The input —
☆ ☆ ☆
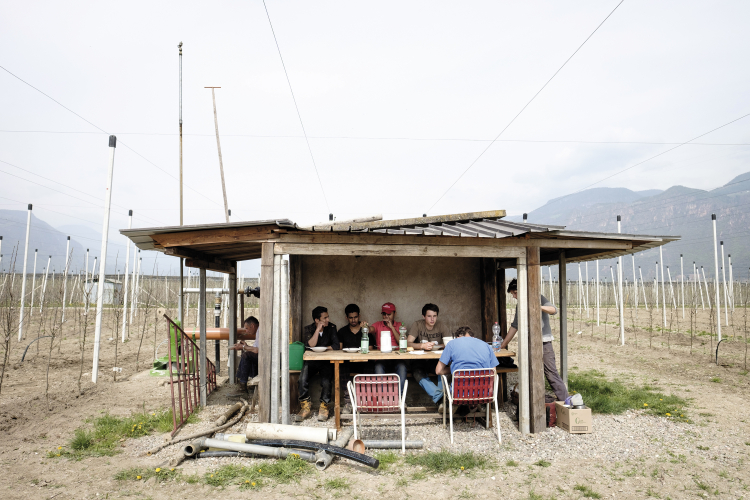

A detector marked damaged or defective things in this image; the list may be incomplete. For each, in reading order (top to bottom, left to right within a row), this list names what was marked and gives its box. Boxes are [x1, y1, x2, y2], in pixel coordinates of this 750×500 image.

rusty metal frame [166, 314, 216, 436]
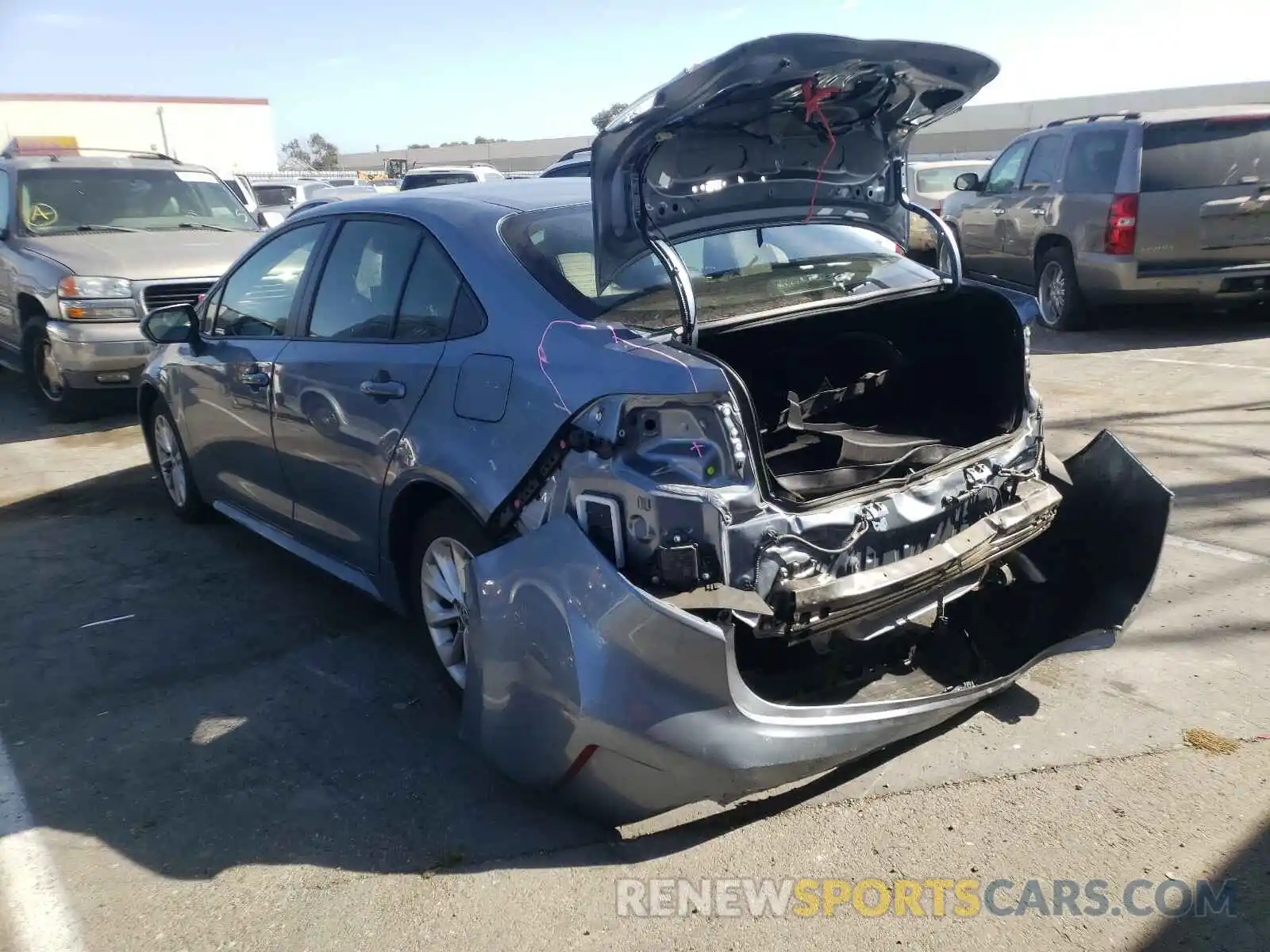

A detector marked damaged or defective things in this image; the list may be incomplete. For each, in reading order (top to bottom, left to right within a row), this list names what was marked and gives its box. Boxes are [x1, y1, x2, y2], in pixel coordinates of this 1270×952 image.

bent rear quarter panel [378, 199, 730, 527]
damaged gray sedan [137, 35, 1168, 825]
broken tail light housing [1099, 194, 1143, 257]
☆ ☆ ☆
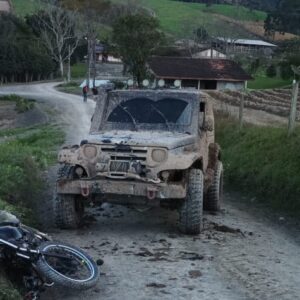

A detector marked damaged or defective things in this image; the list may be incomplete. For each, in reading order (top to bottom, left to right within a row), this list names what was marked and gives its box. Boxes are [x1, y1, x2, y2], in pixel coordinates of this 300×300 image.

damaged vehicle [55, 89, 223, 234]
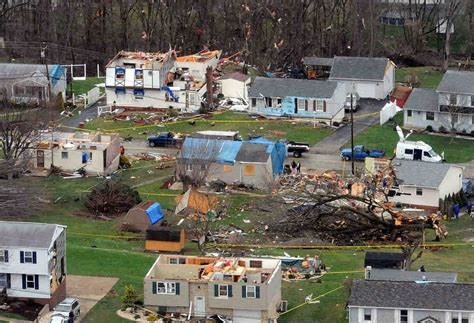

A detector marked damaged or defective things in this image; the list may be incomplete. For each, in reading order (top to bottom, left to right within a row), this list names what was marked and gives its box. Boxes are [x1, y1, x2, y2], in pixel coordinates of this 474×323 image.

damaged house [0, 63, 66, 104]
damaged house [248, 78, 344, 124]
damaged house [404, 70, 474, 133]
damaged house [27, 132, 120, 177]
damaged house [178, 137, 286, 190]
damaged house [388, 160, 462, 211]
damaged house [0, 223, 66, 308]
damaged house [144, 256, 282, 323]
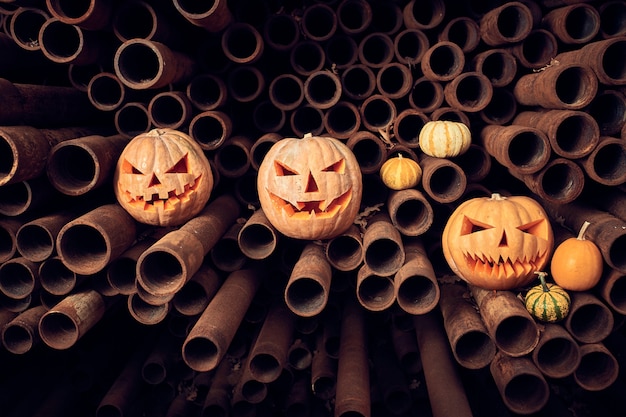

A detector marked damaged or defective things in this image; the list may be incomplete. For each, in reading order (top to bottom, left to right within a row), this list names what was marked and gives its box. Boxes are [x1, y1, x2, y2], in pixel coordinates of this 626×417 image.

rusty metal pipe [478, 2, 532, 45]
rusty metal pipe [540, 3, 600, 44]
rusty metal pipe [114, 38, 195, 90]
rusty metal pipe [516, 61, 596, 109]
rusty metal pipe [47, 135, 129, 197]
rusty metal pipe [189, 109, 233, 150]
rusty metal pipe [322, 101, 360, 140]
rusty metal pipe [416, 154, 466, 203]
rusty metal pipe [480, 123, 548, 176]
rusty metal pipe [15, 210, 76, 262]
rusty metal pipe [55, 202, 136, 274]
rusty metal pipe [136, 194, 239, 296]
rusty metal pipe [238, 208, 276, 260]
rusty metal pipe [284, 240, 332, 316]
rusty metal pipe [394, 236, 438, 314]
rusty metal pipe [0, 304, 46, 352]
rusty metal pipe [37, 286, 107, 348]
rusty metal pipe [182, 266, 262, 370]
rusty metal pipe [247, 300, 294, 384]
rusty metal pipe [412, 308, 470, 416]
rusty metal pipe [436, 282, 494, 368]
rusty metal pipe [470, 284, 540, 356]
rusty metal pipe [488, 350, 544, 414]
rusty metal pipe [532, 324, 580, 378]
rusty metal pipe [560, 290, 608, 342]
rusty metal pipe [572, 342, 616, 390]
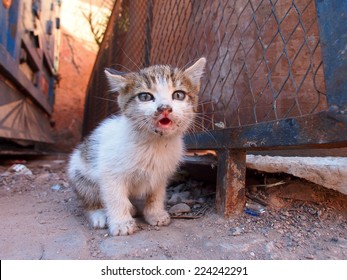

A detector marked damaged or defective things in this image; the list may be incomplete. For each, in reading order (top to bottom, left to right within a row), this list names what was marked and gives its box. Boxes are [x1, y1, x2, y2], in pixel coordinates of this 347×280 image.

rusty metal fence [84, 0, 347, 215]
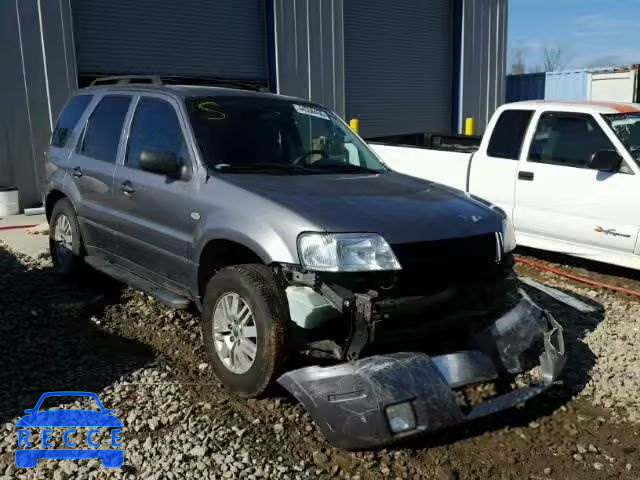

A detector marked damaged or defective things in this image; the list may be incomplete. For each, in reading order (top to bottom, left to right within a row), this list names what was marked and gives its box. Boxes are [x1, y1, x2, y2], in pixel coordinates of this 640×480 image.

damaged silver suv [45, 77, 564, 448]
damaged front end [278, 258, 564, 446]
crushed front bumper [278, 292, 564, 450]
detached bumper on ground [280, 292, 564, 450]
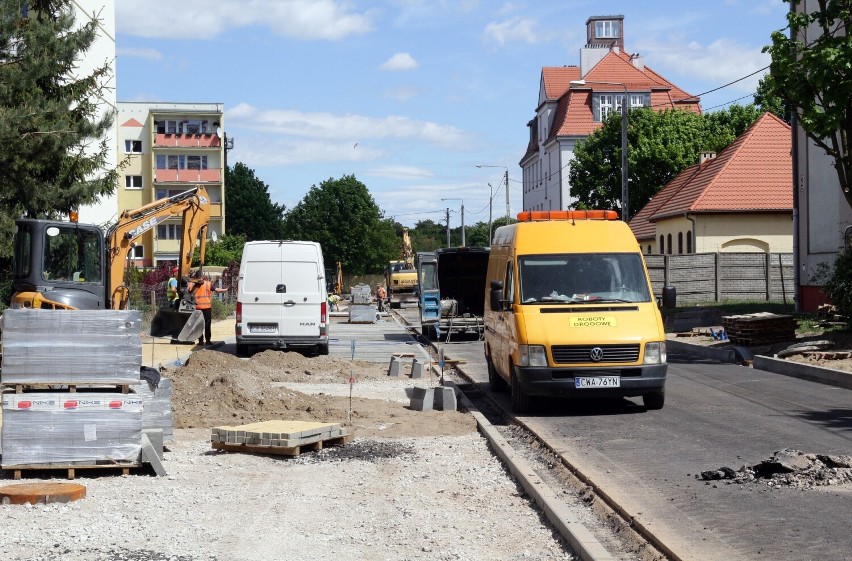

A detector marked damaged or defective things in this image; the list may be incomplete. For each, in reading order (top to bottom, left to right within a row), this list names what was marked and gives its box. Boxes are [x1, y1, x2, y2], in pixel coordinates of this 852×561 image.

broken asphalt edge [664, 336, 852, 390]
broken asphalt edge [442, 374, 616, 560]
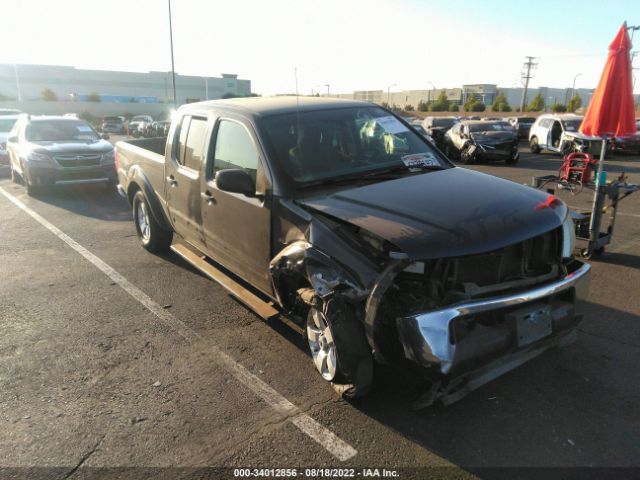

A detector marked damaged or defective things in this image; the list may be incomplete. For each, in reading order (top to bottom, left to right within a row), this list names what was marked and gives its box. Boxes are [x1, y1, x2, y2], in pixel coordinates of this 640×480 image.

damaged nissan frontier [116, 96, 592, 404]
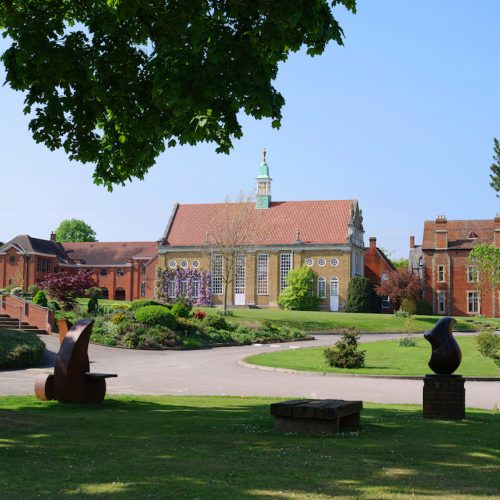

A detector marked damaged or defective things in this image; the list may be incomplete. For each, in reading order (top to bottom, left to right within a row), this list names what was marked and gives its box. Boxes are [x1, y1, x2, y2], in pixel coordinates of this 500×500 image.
☆ ☆ ☆
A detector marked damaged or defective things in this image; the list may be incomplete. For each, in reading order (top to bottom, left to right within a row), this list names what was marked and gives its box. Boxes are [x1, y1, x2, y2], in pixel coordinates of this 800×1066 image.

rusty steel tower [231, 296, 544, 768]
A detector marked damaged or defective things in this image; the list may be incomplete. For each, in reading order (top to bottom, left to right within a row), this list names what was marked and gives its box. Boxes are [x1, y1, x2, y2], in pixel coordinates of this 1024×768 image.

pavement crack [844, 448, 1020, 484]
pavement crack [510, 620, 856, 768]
☆ ☆ ☆
Task prompt —
Rewrite the listing from the line with "this 474×323 image." up to and including the line with "damaged house [144, 256, 282, 323]", swapping "detector" for "classifier" and leaving everything else as it stands.

Exercise answer —
A classifier marked damaged or defective things in this image; the list may be incomplete. For each, in reading order (top to bottom, left to right within a row), this list names what was marked and gives its box. Boxes are [x1, y1, x2, y2], in pixel coordinates of this 474×323 image.

damaged house [0, 63, 66, 104]
damaged house [248, 78, 344, 124]
damaged house [404, 70, 474, 133]
damaged house [27, 132, 120, 177]
damaged house [178, 137, 286, 190]
damaged house [388, 160, 462, 211]
damaged house [0, 223, 66, 308]
damaged house [144, 256, 282, 323]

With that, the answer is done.